Section 8. Deferred Stock.
8.1 Grant. Shares of Deferred Stock may be awarded either alone or
in addition to other awards granted under the Plan. The Committee shall
determine the eligible persons to whom and the time or times at which grants
of Deferred Stock shall be awarded, the number of shares of Deferred Stock
to be awarded to any person, the duration of the period (the "Deferral
Period") during which, and the conditions under which receipt of the shares
will be deferred, and all other terms and conditions of the awards.
8.2 Terms and Conditions. Each Deferred Stock award shall be
subject to the following terms and conditions:
(a) Certificates. At the expiration of the Deferral Period
(or the Additional Deferral Period referred to in Section 8.2(c)

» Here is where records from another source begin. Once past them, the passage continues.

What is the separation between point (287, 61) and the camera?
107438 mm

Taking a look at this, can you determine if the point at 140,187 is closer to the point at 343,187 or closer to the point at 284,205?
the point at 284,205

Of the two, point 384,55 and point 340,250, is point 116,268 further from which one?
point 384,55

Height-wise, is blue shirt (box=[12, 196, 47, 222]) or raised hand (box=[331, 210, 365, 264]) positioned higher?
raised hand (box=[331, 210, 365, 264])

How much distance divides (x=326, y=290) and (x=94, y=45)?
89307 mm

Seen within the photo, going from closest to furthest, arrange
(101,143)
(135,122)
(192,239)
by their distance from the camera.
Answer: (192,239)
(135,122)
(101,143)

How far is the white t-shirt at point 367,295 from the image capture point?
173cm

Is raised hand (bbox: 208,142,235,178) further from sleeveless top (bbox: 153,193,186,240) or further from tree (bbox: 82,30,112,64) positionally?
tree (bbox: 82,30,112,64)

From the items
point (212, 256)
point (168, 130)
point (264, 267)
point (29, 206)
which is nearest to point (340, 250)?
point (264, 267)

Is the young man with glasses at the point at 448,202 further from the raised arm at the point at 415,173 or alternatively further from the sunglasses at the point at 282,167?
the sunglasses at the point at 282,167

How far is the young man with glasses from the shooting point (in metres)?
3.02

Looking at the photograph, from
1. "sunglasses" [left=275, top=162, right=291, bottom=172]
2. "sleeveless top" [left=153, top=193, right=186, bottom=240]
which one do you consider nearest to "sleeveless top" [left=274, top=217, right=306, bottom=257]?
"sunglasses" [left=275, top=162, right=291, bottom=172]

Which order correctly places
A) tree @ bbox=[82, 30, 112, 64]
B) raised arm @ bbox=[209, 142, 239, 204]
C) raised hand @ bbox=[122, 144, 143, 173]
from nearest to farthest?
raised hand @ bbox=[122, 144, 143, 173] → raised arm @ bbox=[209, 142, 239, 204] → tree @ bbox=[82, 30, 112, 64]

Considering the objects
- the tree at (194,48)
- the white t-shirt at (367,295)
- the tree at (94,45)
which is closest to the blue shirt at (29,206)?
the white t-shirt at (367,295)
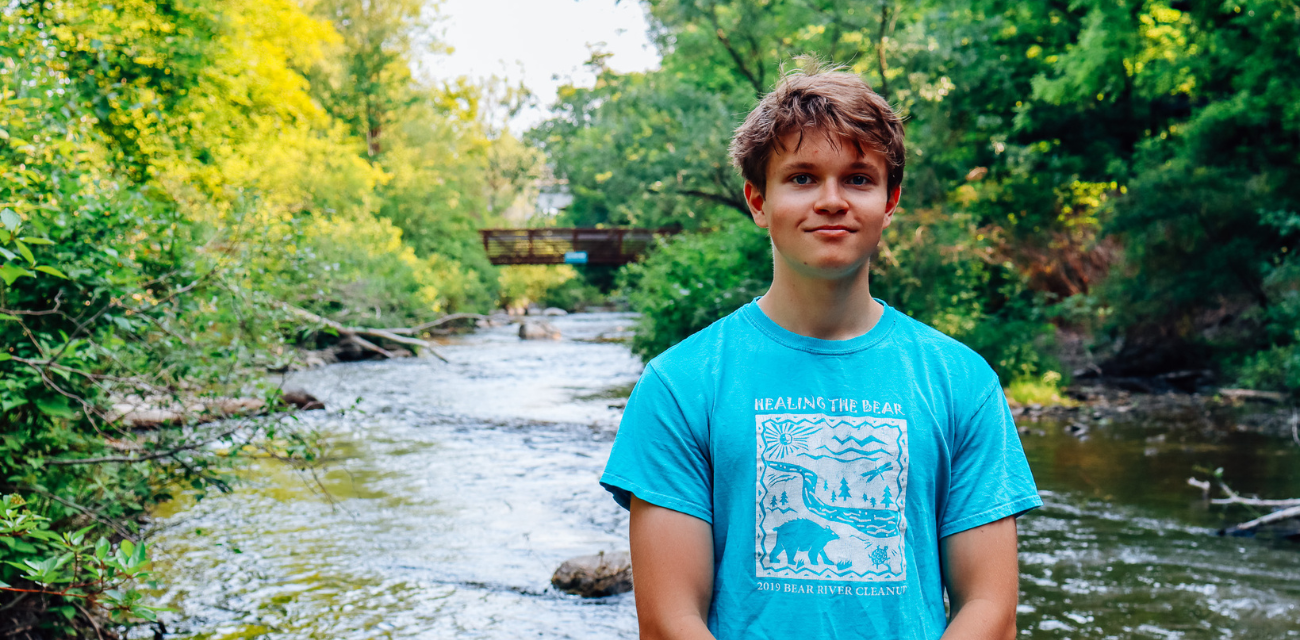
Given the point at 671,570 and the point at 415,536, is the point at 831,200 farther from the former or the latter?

below, where applicable), share certificates shall be delivered to the
Holder, or his legal representative, representing the number equal to
the shares covered by the Deferred Stock award.
(b) Vesting; Forfeiture. Upon the expiration of the Deferral
Period (or the Additional Deferral Period, where applicable) with
respect to each award of Deferred Stock and the satisfaction of any
other applicable limitations, terms or conditions, such Deferred Stock
shall become vested in accordance with the terms of the Agreement.
Any Deferred Stock that does not vest shall be forfeited to the
Company and the Holder shall not thereafter have any rights with
respect to such Deferred Stock that has been so forfeited.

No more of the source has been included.